* EXERCISE TASK: Reproduce every one of the following rows verbatim, preserving each character and line break without alteration.

* RECORDS TO PROCESS:
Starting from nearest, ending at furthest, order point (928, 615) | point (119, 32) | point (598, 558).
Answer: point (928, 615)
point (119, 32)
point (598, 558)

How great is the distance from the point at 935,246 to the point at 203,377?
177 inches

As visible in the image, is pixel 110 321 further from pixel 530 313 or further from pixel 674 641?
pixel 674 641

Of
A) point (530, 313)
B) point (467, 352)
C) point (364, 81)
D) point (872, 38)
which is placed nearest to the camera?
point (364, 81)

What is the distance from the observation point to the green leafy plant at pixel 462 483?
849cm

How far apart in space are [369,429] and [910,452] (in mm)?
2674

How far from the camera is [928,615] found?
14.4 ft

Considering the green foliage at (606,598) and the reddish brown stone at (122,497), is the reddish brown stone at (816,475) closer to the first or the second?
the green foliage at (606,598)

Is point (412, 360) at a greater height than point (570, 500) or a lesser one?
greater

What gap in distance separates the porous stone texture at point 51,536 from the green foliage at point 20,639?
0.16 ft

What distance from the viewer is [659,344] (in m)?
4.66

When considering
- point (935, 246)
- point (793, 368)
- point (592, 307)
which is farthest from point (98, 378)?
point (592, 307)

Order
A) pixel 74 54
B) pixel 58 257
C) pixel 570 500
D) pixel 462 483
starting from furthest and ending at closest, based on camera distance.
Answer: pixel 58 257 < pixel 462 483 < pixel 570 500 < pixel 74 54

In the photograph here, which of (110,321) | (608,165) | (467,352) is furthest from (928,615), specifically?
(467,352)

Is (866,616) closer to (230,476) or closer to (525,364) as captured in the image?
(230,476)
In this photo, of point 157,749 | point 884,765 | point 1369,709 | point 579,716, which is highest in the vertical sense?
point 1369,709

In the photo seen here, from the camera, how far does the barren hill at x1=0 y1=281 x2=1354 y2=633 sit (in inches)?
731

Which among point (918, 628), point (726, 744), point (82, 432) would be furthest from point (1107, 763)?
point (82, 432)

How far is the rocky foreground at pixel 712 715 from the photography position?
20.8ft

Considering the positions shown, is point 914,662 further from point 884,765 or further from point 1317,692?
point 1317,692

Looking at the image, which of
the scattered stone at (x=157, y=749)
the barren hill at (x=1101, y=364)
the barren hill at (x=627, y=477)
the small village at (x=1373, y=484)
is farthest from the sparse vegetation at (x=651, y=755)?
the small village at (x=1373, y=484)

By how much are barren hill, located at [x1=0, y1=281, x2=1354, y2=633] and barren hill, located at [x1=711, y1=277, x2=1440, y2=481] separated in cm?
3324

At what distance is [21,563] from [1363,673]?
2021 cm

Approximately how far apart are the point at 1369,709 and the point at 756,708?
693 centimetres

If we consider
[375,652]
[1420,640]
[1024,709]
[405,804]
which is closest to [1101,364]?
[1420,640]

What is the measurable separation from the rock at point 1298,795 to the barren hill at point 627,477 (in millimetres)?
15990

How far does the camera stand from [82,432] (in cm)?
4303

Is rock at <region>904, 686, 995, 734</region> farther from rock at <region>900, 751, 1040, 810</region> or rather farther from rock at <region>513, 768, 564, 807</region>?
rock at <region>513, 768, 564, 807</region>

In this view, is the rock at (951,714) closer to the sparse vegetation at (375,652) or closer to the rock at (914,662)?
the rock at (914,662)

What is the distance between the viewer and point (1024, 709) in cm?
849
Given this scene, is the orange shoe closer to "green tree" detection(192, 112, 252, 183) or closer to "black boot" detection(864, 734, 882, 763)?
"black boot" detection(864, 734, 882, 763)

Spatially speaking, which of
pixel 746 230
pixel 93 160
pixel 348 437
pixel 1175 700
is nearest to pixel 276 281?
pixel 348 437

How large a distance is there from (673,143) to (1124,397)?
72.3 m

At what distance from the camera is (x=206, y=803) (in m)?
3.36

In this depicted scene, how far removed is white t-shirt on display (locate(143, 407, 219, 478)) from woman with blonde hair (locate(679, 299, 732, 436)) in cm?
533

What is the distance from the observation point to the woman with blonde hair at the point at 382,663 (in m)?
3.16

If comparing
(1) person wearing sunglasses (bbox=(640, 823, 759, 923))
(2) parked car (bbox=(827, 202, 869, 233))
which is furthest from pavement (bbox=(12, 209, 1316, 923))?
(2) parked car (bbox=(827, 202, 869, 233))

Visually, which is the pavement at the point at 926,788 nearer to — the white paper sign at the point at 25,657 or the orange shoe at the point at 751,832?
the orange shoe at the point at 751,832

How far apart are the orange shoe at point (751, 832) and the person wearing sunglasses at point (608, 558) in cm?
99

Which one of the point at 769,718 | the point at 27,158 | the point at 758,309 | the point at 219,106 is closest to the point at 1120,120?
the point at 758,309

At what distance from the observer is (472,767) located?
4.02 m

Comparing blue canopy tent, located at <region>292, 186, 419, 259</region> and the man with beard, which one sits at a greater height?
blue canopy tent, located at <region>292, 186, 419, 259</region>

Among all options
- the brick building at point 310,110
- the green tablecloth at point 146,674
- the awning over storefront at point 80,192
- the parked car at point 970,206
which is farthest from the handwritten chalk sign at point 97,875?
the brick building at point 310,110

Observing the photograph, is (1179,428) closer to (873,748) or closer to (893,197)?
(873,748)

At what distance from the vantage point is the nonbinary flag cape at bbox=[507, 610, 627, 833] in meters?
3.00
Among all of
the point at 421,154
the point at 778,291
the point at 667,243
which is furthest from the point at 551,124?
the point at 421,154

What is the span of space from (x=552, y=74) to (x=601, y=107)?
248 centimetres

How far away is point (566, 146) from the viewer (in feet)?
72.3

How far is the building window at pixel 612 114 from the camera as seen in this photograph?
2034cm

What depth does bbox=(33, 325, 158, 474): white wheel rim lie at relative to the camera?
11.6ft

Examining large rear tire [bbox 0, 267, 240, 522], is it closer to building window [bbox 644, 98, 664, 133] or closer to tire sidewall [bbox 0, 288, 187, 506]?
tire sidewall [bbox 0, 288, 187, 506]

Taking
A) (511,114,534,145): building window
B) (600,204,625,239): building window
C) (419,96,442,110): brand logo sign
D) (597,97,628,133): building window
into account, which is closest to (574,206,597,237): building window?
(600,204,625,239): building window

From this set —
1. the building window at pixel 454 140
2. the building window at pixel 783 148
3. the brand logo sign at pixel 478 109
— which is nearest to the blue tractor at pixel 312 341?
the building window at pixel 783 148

* WORKED SOLUTION:
Starting from nearest, ending at furthest, order point (928, 615) | point (119, 32) | point (598, 558).
Answer: point (928, 615)
point (119, 32)
point (598, 558)

How great is the distance from the point at 935,246 to the point at 203,377?
177 inches

As visible in the image, is pixel 110 321 further from pixel 530 313 or further from pixel 674 641?
pixel 674 641

Of
A) point (530, 313)
B) point (467, 352)
C) point (364, 81)
D) point (872, 38)
which is placed nearest to the camera?
point (364, 81)

What is the distance from the observation point to the green leafy plant at pixel 462 483?
849cm

How far apart in space are [369,429] and [910,452] (in mm)?
2674

How far from the camera is [928,615] found?
14.4 ft

Considering the green foliage at (606,598) and the reddish brown stone at (122,497), is the reddish brown stone at (816,475) closer to the first or the second?
the green foliage at (606,598)

Is point (412, 360) at a greater height than point (570, 500) or a lesser one?
greater

What gap in distance separates the porous stone texture at point 51,536 from the green foliage at point 20,639?
0.16 ft

What distance from the viewer is [659,344] (in m)?
4.66

When considering
- point (935, 246)
- point (793, 368)
- point (592, 307)
which is farthest from point (98, 378)?
point (592, 307)

Order
A) pixel 74 54
B) pixel 58 257
C) pixel 570 500
D) pixel 462 483
starting from furthest and ending at closest, based on camera distance.
Answer: pixel 58 257 < pixel 462 483 < pixel 570 500 < pixel 74 54

In the photograph here, which of (110,321) | (608,165) | (467,352) is furthest from (928,615), specifically?
(467,352)

Is (866,616) closer to (230,476) or closer to (525,364) as captured in the image?
(230,476)
In this photo, of point 157,749 | point 884,765 | point 1369,709 | point 579,716, which is highest in the vertical sense?
point 1369,709

In the photo seen here, from the camera, how far does the barren hill at x1=0 y1=281 x2=1354 y2=633 sit (in inches)?
731

Which among point (918, 628), point (726, 744), point (82, 432) would be furthest from point (1107, 763)?
point (82, 432)

How far is the rocky foreground at pixel 712 715 from the photography position?
20.8ft

Considering the positions shown, is point 914,662 further from point 884,765 or further from point 1317,692?
point 1317,692

Looking at the image, which of
the scattered stone at (x=157, y=749)
the barren hill at (x=1101, y=364)
the barren hill at (x=627, y=477)
the small village at (x=1373, y=484)
is farthest from the sparse vegetation at (x=651, y=755)?
the small village at (x=1373, y=484)

By how much are barren hill, located at [x1=0, y1=281, x2=1354, y2=633] and barren hill, located at [x1=711, y1=277, x2=1440, y2=481] separated in cm?
3324

At what distance is [21,563] from [1363,673]?
2021 cm

Approximately how far apart are the point at 1369,709 and the point at 756,708?
693 centimetres

If we consider
[375,652]
[1420,640]
[1024,709]
[405,804]
which is closest to [1101,364]?
[1420,640]

What is the measurable separation from the rock at point 1298,795 to the barren hill at point 627,477 (in millimetres)?
15990

How far does the camera stand from [82,432] (in cm)?
4303

Is rock at <region>904, 686, 995, 734</region> farther from rock at <region>900, 751, 1040, 810</region> or rather farther from rock at <region>513, 768, 564, 807</region>?
rock at <region>513, 768, 564, 807</region>

In this view, is the rock at (951,714) closer to the sparse vegetation at (375,652) or closer to the rock at (914,662)?
the rock at (914,662)

What is the distance between the viewer and point (1024, 709) in cm?
849
Given this scene, is the orange shoe closer to "green tree" detection(192, 112, 252, 183) or closer to "black boot" detection(864, 734, 882, 763)?
"black boot" detection(864, 734, 882, 763)

Spatially speaking, which of
pixel 746 230
pixel 93 160
pixel 348 437
pixel 1175 700
is nearest to pixel 276 281?
pixel 348 437

How large a distance is there from (673,143) to (1124,397)?
72.3 m

At what distance from the camera is (x=206, y=803) (in m)?
3.36

In this depicted scene, how far removed is white t-shirt on display (locate(143, 407, 219, 478)) from woman with blonde hair (locate(679, 299, 732, 436)) in cm?
533

What is the distance from the observation point to the woman with blonde hair at the point at 382,663 (in m)?
3.16

If comparing
(1) person wearing sunglasses (bbox=(640, 823, 759, 923))
(2) parked car (bbox=(827, 202, 869, 233))
which is furthest from pavement (bbox=(12, 209, 1316, 923))?
(2) parked car (bbox=(827, 202, 869, 233))

Visually, which is the pavement at the point at 926,788 nearer to — the white paper sign at the point at 25,657 or the orange shoe at the point at 751,832?
the orange shoe at the point at 751,832

How far apart are the orange shoe at point (751, 832) and the person wearing sunglasses at point (608, 558) in cm?
99

Which one of the point at 769,718 | the point at 27,158 | the point at 758,309 | the point at 219,106 is closest to the point at 1120,120?
the point at 758,309

At what distance from the observer is (472,767) located?
4.02 m

Comparing blue canopy tent, located at <region>292, 186, 419, 259</region> and the man with beard, which one sits at a greater height?
blue canopy tent, located at <region>292, 186, 419, 259</region>

Among all options
- the brick building at point 310,110
- the green tablecloth at point 146,674
- the awning over storefront at point 80,192
- the parked car at point 970,206
which is farthest from the handwritten chalk sign at point 97,875?
the brick building at point 310,110

Observing the photograph, is (1179,428) closer to (873,748) or closer to (893,197)?
(873,748)

At what distance from the vantage point is the nonbinary flag cape at bbox=[507, 610, 627, 833] in meters?
3.00
Among all of
the point at 421,154
the point at 778,291
the point at 667,243
which is furthest from the point at 551,124?
the point at 421,154

What is the span of space from (x=552, y=74) to (x=601, y=107)?
248 centimetres

How far away is point (566, 146) from the viewer (in feet)?
72.3

How far is the building window at pixel 612 114 from the camera as seen in this photograph?
2034cm

What depth does bbox=(33, 325, 158, 474): white wheel rim lie at relative to the camera?
11.6ft

Examining large rear tire [bbox 0, 267, 240, 522], is it closer to building window [bbox 644, 98, 664, 133] or closer to tire sidewall [bbox 0, 288, 187, 506]?
tire sidewall [bbox 0, 288, 187, 506]

Taking
A) (511,114,534,145): building window
B) (600,204,625,239): building window
C) (419,96,442,110): brand logo sign
D) (597,97,628,133): building window
into account, which is closest to (574,206,597,237): building window?
(600,204,625,239): building window

From this set —
1. the building window at pixel 454 140
2. the building window at pixel 783 148
3. the brand logo sign at pixel 478 109
— which is nearest to the blue tractor at pixel 312 341?
the building window at pixel 783 148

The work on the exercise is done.